With one in two Australian women experiencing a UTI in their lifetime, being able to receive early, convenient and effective treatment from their local participating community pharmacy is a huge advancement for women’s health.

The Urinary Tract Infection Pharmacy Pilot – Queensland (UTIPP-Q) reached a key milestone with the Queensland Government releasing the Drug Therapy Protocol – Pharmacist UTI Trial. The endorsed model of care enables eligible community pharmacists participating in the pilot to provide empirical treatment to non-pregnant women with acute uncomplicated cystitis, through the supply of antibiotics. Amcal+ Dalby is signed up to the trial and can commence treatments immediately.

The Drug Therapy Protocol is another positive step forward for the historic pilot, which has already seen success with a large majority of community pharmacies registering to participate across Queensland.

Amcal + Dalby Pharmacist, Lachlan Pettiford thanked the Queensland Government for continuing to realise the value of community pharmacy in delivering accessible primary healthcare.

“Community pharmacists stand prepared and waiting to increase their scope of practice and deliver more health services to regional Queenslanders,” Mr Pettiford.

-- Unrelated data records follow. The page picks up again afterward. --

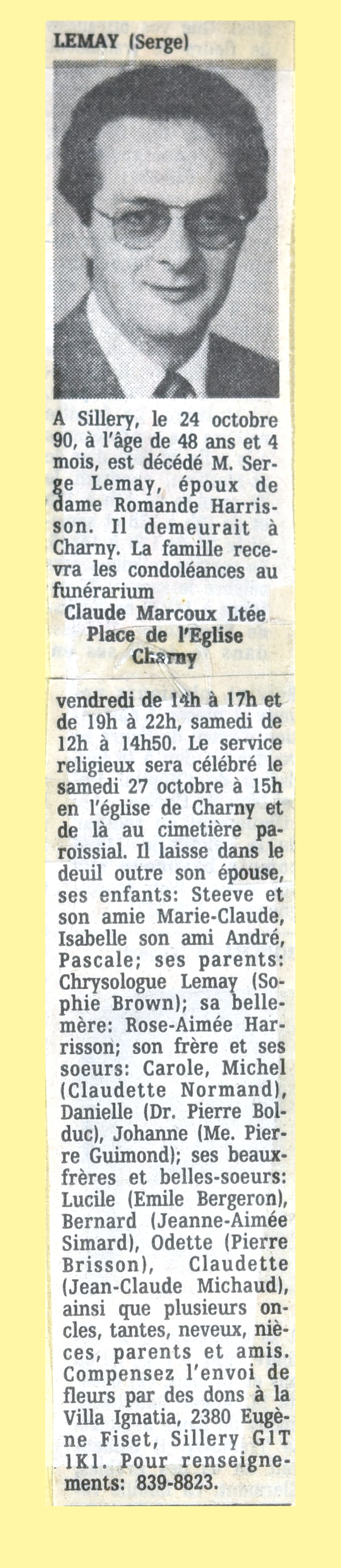 LEMAY (Serge)

A Sillery, le 24 octobre 90, à l'âge de 48 ans et 4 mois, est décédé M. Serge Lemay, époux de dame Romande Harrisson. Il demeurait à Charny. La famille recevra les condoléances au funérarium

Claude Marcoux Ltée
Place de l'Eglise
Charny

vendredi de 14h à 17h et de 19h à 22h, samedi de 12h à 14h50. Le service religieux sera célébré le samedi 27 octobre à 15h en l'église de Charny et de là au cimetière paroissial. Il laisse dans le deuil outre son épouse, ses enfants: Steeve et son amie Marie-Claude, Isabelle son ami André, Pascale; ses parents: Chrysologue Lemay (Sophie Brown); sa belle-mère: Rose-Aimée Harrisson; son frère et ses soeurs: Carole, Michel (Claudette Normand), Danielle (Dr. Pierre Bolduc), Johanne (Me. Pierre Guimond); ses beaux-frères et belles-soeurs: Lucile (Emile Bergeron), Bernard (Jeanne-Aimée Simard), Odette (Pierre Brisson), Claudette (Jean-Claude Michaud), ainsi que plusieurs oncles, tantes, neveux, nièces, parents et amis. Compensez l'envoi de fleurs par des dons à la Villa Ignatia, 2380 Eugène Fiset, Sillery G1T 1K1. Pour renseignements: 839-8823.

We have seen first-hand the importance of community pharmacy this year with consumers relying heavily on their trusted community pharmacy for healthcare advice and flu immunisation throughout the pandemic.”

“Pharmacists complete a minimum five years of training as well as ongoing, mandatory professional development and have specialist training prior to participating in the UTI Pilot2.”

Mr Pettiford said that community pharmacy is well placed to reduce unnecessary hospitalisations and strain on Government resources due to uncomplicated urinary tract infections, particularly in a time when we have seen the coronavirus pandemic impact many GP and hospital resources.

“Community pharmacists are conveniently located, with extended opening hours and no appointments necessary ensuring that women experiencing a UTI can be seen and treated immediately to avoid further complications that could result in hospitalisation.”